Wallace’s election to the position came around the same time the U.S. Department of Justice was dropping a 46-page hammer on the City of Albuquerque. After an 18-month investigation, the DOJ determined that city police had a longstanding pattern of violating citizens’ civil rights through the use of force and that APD leadership had a parallel pattern of turning a blind eye to it.
Without using his name, Justice Department investigators used Wallace’s fatal shooting of 22-year-old Alan Gomez in 2011 as an example of the culture of aggression among police here.
That shooting cost taxpayers more than $900,000 to settle wrongful death and other constitutional claims filed by Gomez’s family in civil court. Gomez was the third unarmed man Wallace shot while working as a police officer.
Since that shooting, Wallace has been promoted to sergeant. That’s how he came to be eligible for the position he now holds with the police union.

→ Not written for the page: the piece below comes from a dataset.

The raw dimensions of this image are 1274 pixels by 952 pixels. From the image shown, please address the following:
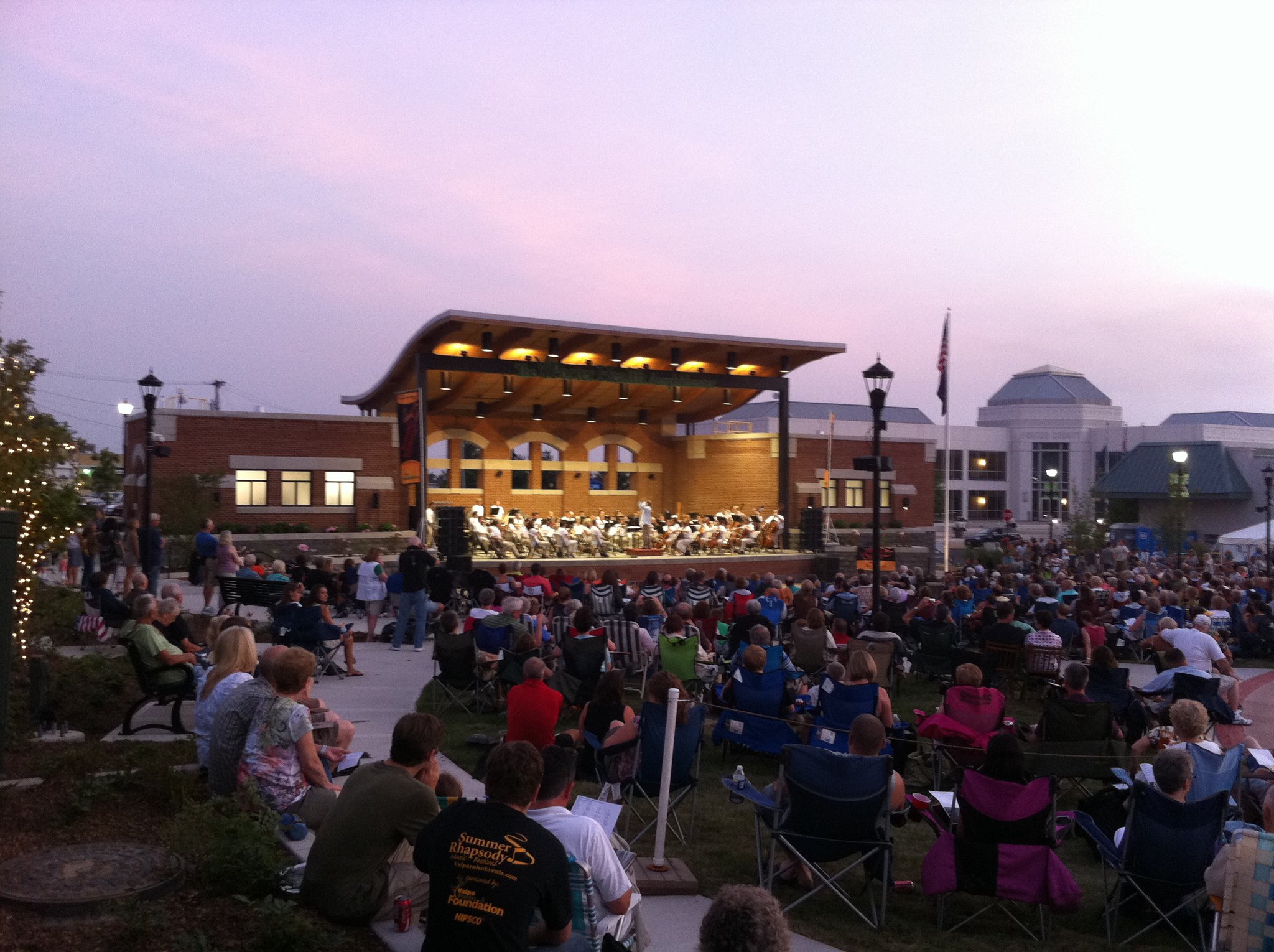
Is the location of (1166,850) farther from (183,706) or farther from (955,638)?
(183,706)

Former APD officer and excessive-force whistleblower Sam Costales said in a recent interview that Wallace’s election to the APOA board sends to the public an ominous message about a police department that is supposed to be in the midst of sweeping reforms.
“Well, it sort of slaps them in the face,” Costales told KRQE News 13. “And it’s sort of in spite of the DOJ findings … (The union) should look for the officers who don’t have a record with the police department as far as complaints and use of force complaints especially. And if they have those types of complaints on their record, they need to be looked at and sort of bypassed.”
Union Vice President Shaun Willoughby said the APOA isn’t concerned about how including an officer with a history like Wallace’s on the board might appear to some. That’s because the union sees tremendous benefit from Wallace’s experience.
“The value that we receive as an organization is we have executive board members who have been involved in some of these situations that can better assist other officers who have found themselves in unfortunate situations,” Willoughby said in an interview. “They’re able to extend a true understanding of what it means to be involved in an officer-involved shooting, or be involved in a disciplinary case.”
And besides, Willoughby added, “I don’t believe that it is anybody’s business who’s on the board.”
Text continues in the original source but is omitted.